▸ **Text shown**
○ ○ ○ ○ ○ ○ ○
March 6th, 2012

Shared Decision Making in Advanced Heart Failure

Larry Allen is the lead author and co-chair of the AHA Scientific Statement on Decision Making in Advanced Heart Failure.

Patient-centered care ensures that clinical decisions are guided by an individual patient’s values, needs, and preferences; shared decision making is the act of putting this type of care into clinical practice by asking health care providers and patients to consider information together and work toward consensus. This process should focus on the outcomes that are most important to the patients, including not only survival but also relief of symptoms, quality of life, and living at home.

High-quality medical decision making for advanced heart failure is becoming particularly important but also increasingly challenging as patients are living longer with their heart disease and treatment options continue to expand– including left ventricular assist devices. Therefore, the American Heart Association has sponsored a Scientific Statement entitled “Decision Making in Advanced Heart Failure, published yesterday, that provides a roadmap for clinicians caring for these complex patients. The statement argues that for patients with advanced heart failure, the decision-making process should be proactive, anticipatory, and patient-centered. This involves talking about goals of care, expectations for the future, and the full range of treatment options, including palliative care. It also requires a team approach.

As the time required for shared decision making is difficult to fit into a regular clinic visit in the middle of a busy clinical practice, we propose an annual review to discuss prognosis, consider reasonable therapies, and clarify the patient’s values, goals and preferences. This review is in addition to, not a replacement for, additional discussions triggered by events such as hospitalizations and other changes in the patient’s health.

4 Responses to “Shared Decision Making in Advanced Heart Failure”
○ ○ ○ ○ ○ ○ ○
▸ **Data supplied**

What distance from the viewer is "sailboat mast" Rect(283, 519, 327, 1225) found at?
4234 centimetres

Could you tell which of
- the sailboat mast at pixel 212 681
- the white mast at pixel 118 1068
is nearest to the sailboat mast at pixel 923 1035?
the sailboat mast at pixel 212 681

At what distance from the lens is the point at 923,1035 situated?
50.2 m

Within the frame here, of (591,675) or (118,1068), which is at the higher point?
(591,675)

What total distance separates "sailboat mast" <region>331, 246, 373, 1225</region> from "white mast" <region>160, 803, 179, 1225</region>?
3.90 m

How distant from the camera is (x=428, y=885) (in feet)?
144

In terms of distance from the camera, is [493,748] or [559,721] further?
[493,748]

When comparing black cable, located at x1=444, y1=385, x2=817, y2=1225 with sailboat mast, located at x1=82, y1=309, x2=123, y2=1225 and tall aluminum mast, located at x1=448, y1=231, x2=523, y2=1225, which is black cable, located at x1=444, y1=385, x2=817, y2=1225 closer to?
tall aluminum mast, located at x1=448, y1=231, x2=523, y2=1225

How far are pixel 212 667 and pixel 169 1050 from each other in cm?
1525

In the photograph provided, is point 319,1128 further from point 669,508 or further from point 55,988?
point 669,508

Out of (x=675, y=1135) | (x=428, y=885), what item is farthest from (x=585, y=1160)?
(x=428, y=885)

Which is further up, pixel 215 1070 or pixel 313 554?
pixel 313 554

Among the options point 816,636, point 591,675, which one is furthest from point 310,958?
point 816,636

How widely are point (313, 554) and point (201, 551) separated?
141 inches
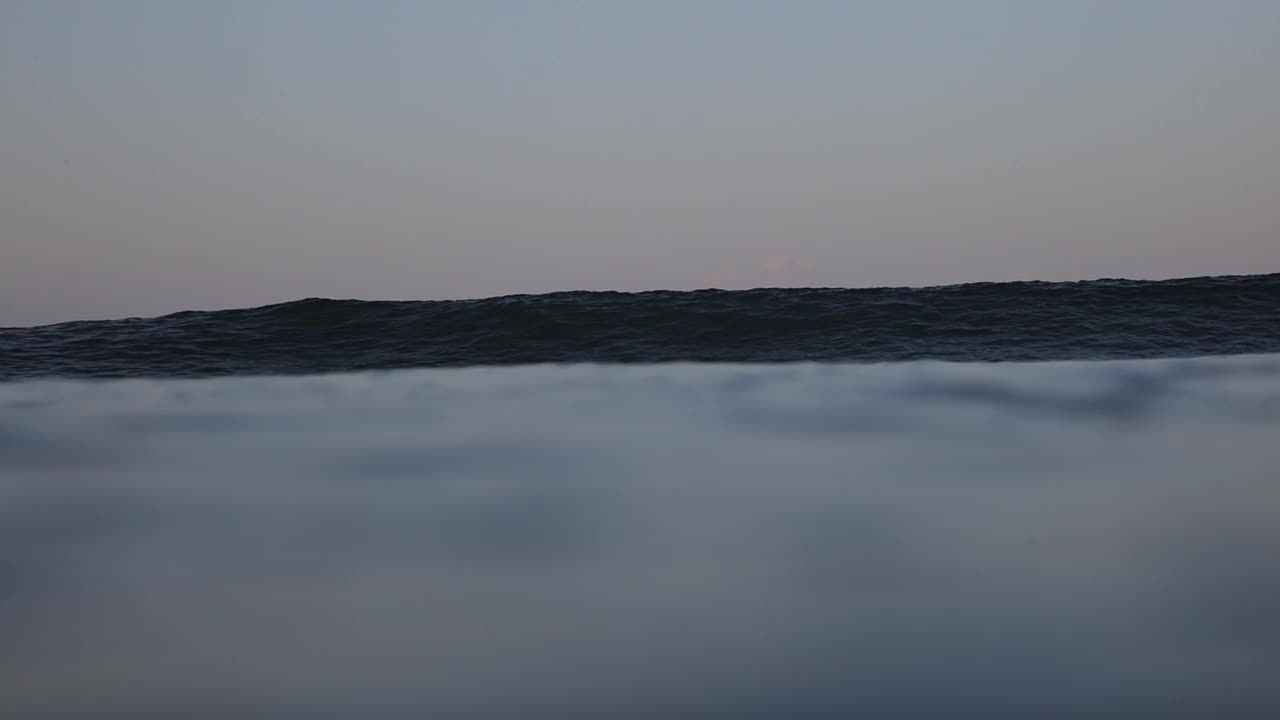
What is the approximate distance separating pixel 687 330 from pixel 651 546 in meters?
6.06

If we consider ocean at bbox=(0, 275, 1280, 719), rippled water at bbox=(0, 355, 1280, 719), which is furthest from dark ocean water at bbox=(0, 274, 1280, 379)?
rippled water at bbox=(0, 355, 1280, 719)

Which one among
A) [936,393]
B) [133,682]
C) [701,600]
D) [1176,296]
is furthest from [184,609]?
[1176,296]

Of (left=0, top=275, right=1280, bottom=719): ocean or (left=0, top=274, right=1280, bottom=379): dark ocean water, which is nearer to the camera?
A: (left=0, top=275, right=1280, bottom=719): ocean

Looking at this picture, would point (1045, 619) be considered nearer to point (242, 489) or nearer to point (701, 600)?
point (701, 600)

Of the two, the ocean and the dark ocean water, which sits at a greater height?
the dark ocean water

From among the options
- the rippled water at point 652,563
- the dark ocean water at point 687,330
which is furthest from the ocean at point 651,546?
the dark ocean water at point 687,330

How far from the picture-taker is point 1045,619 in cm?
212

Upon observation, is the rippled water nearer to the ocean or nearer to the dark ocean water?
the ocean

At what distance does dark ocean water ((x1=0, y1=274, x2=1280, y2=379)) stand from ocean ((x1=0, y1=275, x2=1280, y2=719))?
3.83 ft

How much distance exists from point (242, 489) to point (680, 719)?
7.47ft

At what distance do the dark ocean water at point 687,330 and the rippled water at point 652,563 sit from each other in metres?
2.77

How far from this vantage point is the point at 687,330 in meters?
8.80

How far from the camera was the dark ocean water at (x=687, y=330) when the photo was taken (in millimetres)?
7906

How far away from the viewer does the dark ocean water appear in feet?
25.9
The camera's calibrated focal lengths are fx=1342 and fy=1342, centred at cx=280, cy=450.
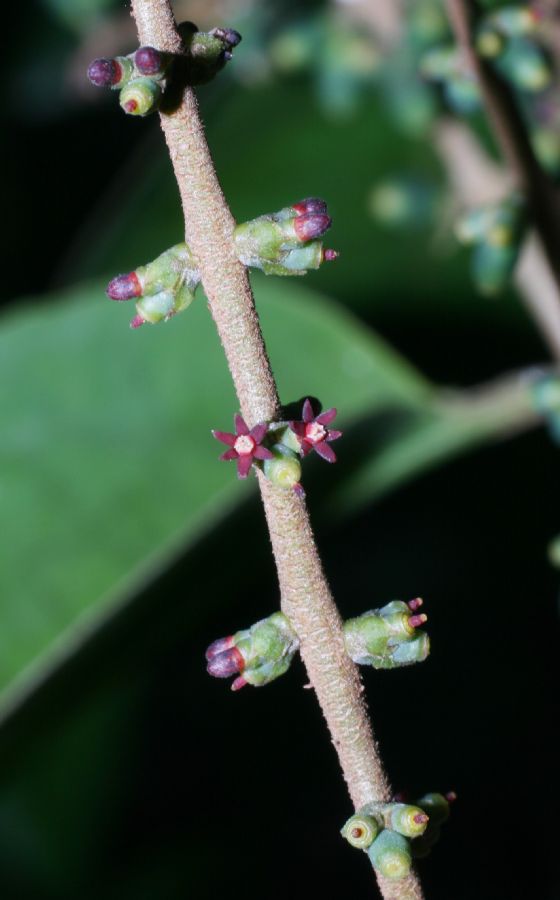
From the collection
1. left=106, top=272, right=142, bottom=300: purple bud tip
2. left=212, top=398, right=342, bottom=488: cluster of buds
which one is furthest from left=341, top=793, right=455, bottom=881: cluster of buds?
left=106, top=272, right=142, bottom=300: purple bud tip

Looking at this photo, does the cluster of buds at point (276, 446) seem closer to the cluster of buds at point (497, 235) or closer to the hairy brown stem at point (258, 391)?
the hairy brown stem at point (258, 391)

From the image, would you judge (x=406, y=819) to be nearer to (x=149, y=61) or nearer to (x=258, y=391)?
(x=258, y=391)

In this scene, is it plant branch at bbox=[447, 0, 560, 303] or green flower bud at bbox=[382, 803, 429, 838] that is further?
plant branch at bbox=[447, 0, 560, 303]

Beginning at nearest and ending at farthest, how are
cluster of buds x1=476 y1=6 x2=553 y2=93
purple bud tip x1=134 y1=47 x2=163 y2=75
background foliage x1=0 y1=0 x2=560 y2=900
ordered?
purple bud tip x1=134 y1=47 x2=163 y2=75, cluster of buds x1=476 y1=6 x2=553 y2=93, background foliage x1=0 y1=0 x2=560 y2=900

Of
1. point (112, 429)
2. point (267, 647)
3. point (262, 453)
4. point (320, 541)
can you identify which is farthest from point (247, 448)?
point (320, 541)

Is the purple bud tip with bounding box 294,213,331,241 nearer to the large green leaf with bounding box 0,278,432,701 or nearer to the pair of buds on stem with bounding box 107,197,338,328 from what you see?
the pair of buds on stem with bounding box 107,197,338,328

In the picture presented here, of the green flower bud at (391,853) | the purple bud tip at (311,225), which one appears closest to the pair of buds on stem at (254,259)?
the purple bud tip at (311,225)

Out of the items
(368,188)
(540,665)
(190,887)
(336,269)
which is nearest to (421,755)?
(540,665)
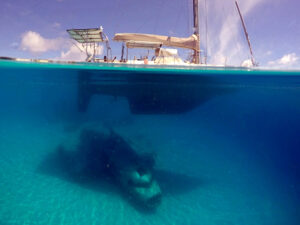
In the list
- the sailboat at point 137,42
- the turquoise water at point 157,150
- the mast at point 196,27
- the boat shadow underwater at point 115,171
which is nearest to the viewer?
the turquoise water at point 157,150

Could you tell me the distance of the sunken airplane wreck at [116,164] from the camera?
21.3 feet

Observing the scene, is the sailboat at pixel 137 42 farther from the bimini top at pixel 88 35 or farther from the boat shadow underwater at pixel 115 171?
the boat shadow underwater at pixel 115 171

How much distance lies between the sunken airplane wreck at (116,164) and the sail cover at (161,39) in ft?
22.8

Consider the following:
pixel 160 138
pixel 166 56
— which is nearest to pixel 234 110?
pixel 160 138

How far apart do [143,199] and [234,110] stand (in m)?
24.5

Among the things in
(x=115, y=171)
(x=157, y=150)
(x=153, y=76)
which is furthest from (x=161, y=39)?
(x=115, y=171)

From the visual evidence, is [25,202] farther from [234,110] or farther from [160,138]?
[234,110]

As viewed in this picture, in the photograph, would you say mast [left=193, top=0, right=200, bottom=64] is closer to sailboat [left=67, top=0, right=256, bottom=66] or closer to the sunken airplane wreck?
sailboat [left=67, top=0, right=256, bottom=66]

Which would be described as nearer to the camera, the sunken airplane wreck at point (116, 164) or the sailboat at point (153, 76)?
the sunken airplane wreck at point (116, 164)

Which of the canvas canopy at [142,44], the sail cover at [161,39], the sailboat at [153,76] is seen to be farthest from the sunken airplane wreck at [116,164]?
the sail cover at [161,39]

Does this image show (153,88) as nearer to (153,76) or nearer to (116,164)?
(153,76)

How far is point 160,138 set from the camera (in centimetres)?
1403

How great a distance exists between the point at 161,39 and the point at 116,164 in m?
9.36

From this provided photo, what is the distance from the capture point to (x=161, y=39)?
11891mm
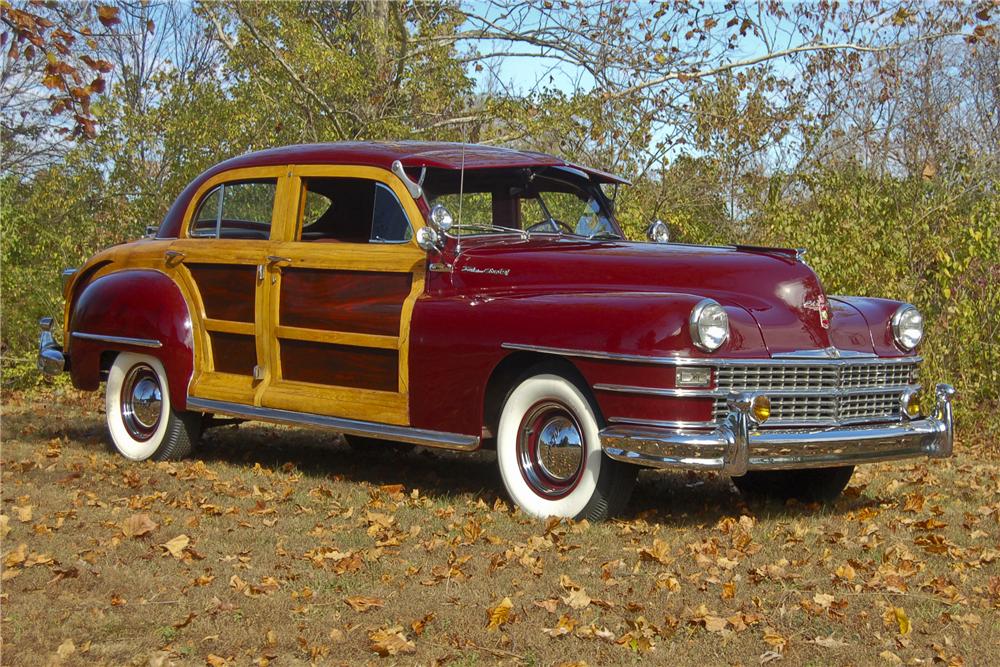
○ ○ ○ ○ ○ ○ ○
▸ **Things to do**
**1.** According to the post on shared decision making, what three qualities should the decision-making process have for patients with advanced heart failure?
**2.** Reproduce the passage of the post on shared decision making verbatim, starting at "High-quality medical decision" and ending at "requires a team approach.".
The records are separate material, unrelated to the post on shared decision making.

▸ **Results for each task**
**1.** It should be proactive, anticipatory, and patient-centered.

**2.**
High-quality medical decision making for advanced heart failure is becoming particularly important but also increasingly challenging as patients are living longer with their heart disease and treatment options continue to expand– including left ventricular assist devices. Therefore, the American Heart Association has sponsored a Scientific Statement entitled “Decision Making in Advanced Heart Failure, published yesterday, that provides a roadmap for clinicians caring for these complex patients. The statement argues that for patients with advanced heart failure, the decision-making process should be proactive, anticipatory, and patient-centered. This involves talking about goals of care, expectations for the future, and the full range of treatment options, including palliative care. It also requires a team approach.